Parallel search using collections in distributed locations

FCS symbol picture

The CLARIN Federated Content Search (CLARIN FCS) allows a corpus search independent from the specifications of search engines and storage locations of the resources at different CLARIN centers. To enable interaction with the search engines, each center implements a standard application interface, that technically is a Contextual Query Language (CQL) interface based on Search Retrieve via URL (SRU) protocol.

The FCS Aggregator collects and visualizes the search results through a web interface. It also makes it possible to perform a search over various search engines. In the next step, the results can be lingusitically processed, for example in an automatic analysis by using tools in Weblicht.

Especially relevant for

  • Linguists
  • Computerlinguists

Starting point:

A query, for example a word or a phrase.

Task:

Distributed search in a wide range of corpora independent from their storage locations. Besides, multiple search engines of the CLARIN-D centers are needed.

Solution:

Use the CLARIN Federated Content Search via Aggregator and send the results to Weblicht for further linguistic processing.

Related CLARIN-D tools and services:

A short guide on how to perform a distributed search and process the search results using the CLARIN-D Infrastructure

How to use CLARIN Federated Content Search Aggregator

  • Go to Aggregator [https://clarin.eu/contentsearch/]
  • Type in a query, for example Prinz (prince in German) and click the search button with the magnifying glas symbol on the right side. You should ideally refine the query by choosing the resource language and corpora. Besides, you can also change the number of results per corpus.
  • To represent the results in KWIC (Key Word in Context) format, click on the „Display as Key Word in Context“ button.
  • The results can be downloaded in various formats (CSV, Excel, TCF, plain text). Firstly, click on "Download" and then choose a desired format.
  • You can retrieve more results from a corpus by clicking on the "View" button (eye symbol) and then "... More Results".

Further result processing using WebLicht

  • Click "View" and then "Use Weblicht" on the right side. On the drop down menu, click "Send to Weblicht".
  • You have to login to be able to use Weblicht. Shibboleth technology makes it possible to use your existing login data. Choose your institution affiliation from the given list (for example IDS) and log in using your account.
  • After login, you will be redirected to the Weblicht homepage.

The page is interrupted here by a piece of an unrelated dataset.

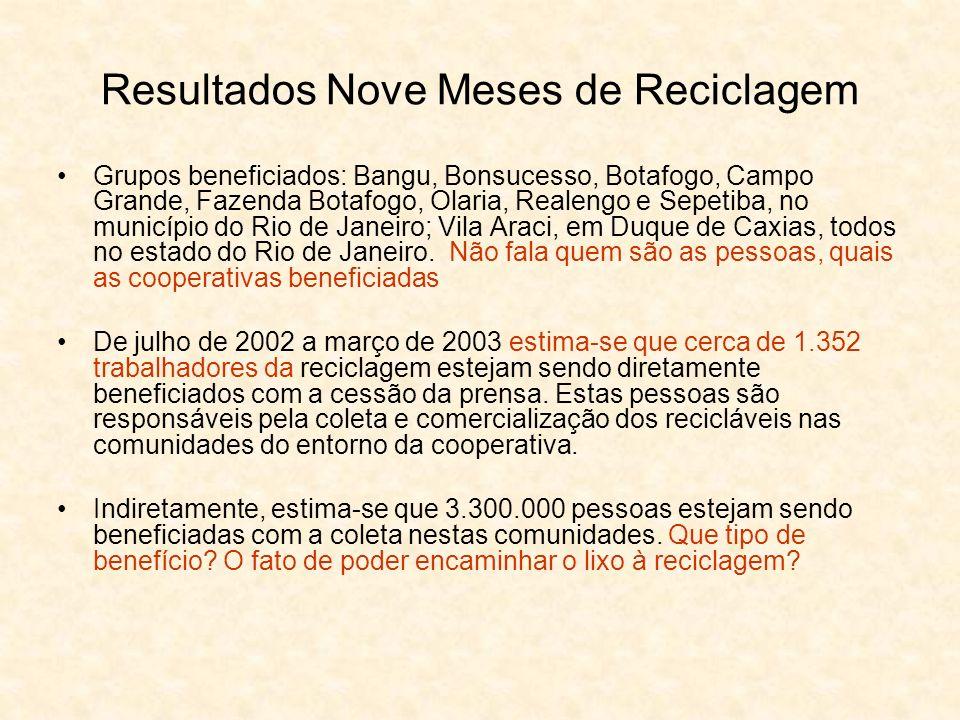 Resultados Nove Meses de Reciclagem Grupos beneficiados: Bangu, Bonsucesso, Botafogo, Campo Grande, Fazenda Botafogo, Olaria, Realengo e Sepetiba, no município do Rio de Janeiro; Vila Araci, em Duque de Caxias, todos no estado do Rio de Janeiro.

How to process CLARIN FCS search results in WebLicht

  1. Click "Start Weblicht" and afterwards "Start" to create a new tool chain.
  2. On the right side, you can find the search results from Aggregator that have been transformed into the TCF format. Click the "OK" button.
  3. On the lower part, you can see the tool chain and the input data in TCF format is on the first place. On the upper part, there are tools you can choose to process the data. Click on the "i" button to get information about the tools.
  4. Choose a tool by double clicking on it, for example "SfS Tokenizer-OpenNLP". The tool will be automatically added to the tool chain. Click "X" in the tool box to remove it from the tool chain.
  5. You can add multiple tools to make to the tool chain longer. Please choose the following tools sequentially:
    1. „IMS:TreeTagger“
    2. „Berlin:Person Name Recognizer“
  6. Now click "Run Tools".
  7. The resuls from each tool can be downloaded by clicking on the download button with a down-row symbol on the bottom part of the tool box.
  8. To visualize the results, click on the button with a tree symbol beside the download button.